■ **Challenge A**
Condense the paragraph beginning "To open myself up again to loving" in the excerpt about grief, keeping its main points.
■ **Challenge B**
Continue the excerpt about grief from its final sentence.
**** Excerpt ****
Plunging East looks different now. As life changes and unfolds, grief is not as much 100% of my time and energy. But it happens on an ongoing basis, as I discipline myself to push pause, to take moments, maybe each day, maybe each week, maybe each month, and sit in the memory of a beautiful man that I loved and lost. The world may keep turning, time may go forward, and life may continue on… But when I push pause, I grieve. I remember. And I honor my beloved husband Lynn.

Wednesday, April 16, 2014

Part 1: The awkward humanness of the heart.

This is a tricky post to tackle… 

I am learning how to live and to love again. These two seem to go hand in hand. In this process, I feel both the awkwardly human journey of reviving a broken heart, as well as the beautiful spiritual journey of God making all things new I've decided to write about each "layer" somewhat separately for the sake of my own processing. So first, the soulful layer, the awkward humanness of my broken heart :)

How does a heart that's been shattered by grief learn to love again?? How does a life that has both lived and ended in catastrophic loss, pick up the pieces to chart a new course?

To open myself up again to loving, is to embrace the possibility of great pain. The heart has learned many lessons on its journey through grief. It could love again, and he could die. Anything could happen. The possibility of loss/death is a post-grief reality. I could be shattered into widowhood again, for a second time! How would I survive it? Could I ever survive it? The heart wrestles with these questions, even when the mind already knows the answer... 

To open myself up again to living, is to embrace the probability of further suffering. Life will always include trouble (Jn 16:33). Blessing and suffering will always intersect somewhere... Life will move in a continued rhythm of both gains and losses, joys and sorrows. Is my soul stretched enough? Wide enough to endure? (God's grace is sufficient) (2 Cor 12:9) Is it enlarged enough to have survived catastrophic loss and still embrace a new future? A new life? With new blessings and new sorrows to come?  

After catastrophic loss, the broken heart knows and wrestles with these two things: 
1) That the unspeakable pain of grief is the worst evil a person will ever know… 
2) But also, that life is a gift and must be lived, no matter the cost.
**** Source material ****
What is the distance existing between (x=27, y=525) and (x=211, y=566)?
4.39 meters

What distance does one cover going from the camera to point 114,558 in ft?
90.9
****
■ **Written answer A**
Opening up to love again means accepting the possibility of great pain. Grief has taught the heart that a new love could also die; after grief, loss and death remain real possibilities. A second widowhood raises the question of whether it could be survived. The heart struggles with this even when the mind already knows the answer.

■ **Written answer B**
Wrestling with these two "heart-truths" (in my understanding) is what often leads a widow(er) to do a number of "crazy" things… These heart-truths are enough to turn old priorities on their head. To change up what was once a solid system of values and beliefs, now a heap of useless scraps. The old lens of seeing and perceiving life is smashed and broken, a useless tool. A new lens is sought and formed, through which to see and perceive the world, life, and relationships. In this lens, suffering and the fragility of life are basic known facts that further impact life decisions. 

Many times, I have heard people criticize a widow(er)'s wild decisions after grief. Often, people do not understand that "wild" and "crazy" is an almost inevitable follow-up to death. The heart is in such a state that it will either fly or die. It will either lurch itself forward, awkwardly and dangerously, grasping at hope and the promise of a future, or it will shrivel up in fear and agony. There is no more luxury for the "normal" in between. The bereaved gets to choose between fly or die. Thrive or shrivel. 

After death, life and love do come again. But they come with an undercurrent of loss and terrifying vulnerability… And this vulnerability often leads to one extreme or another: either a radical leap towards life, or a surrender to fear.
How can one walk steady and sure in this state of vulnerability? What can one do in this wretched sea of turbulent grief without a Stronghold? Without an Anchor, to keep ones course secure and established?? 

If I did not have a Sovereign Hand guiding my step, holding me steady, guarding my heart… Keeping me when all else falls away, I would surely by now have leapt off of a cliff, into one form of death or another. 

Praise be to God, who is my Anchor in the storm, my Stronghold in the winds of adversity, my shield against the forces of evil that seek my total destruction…! 
(Heb 6:19; Ps 9:9; Gen 15:1)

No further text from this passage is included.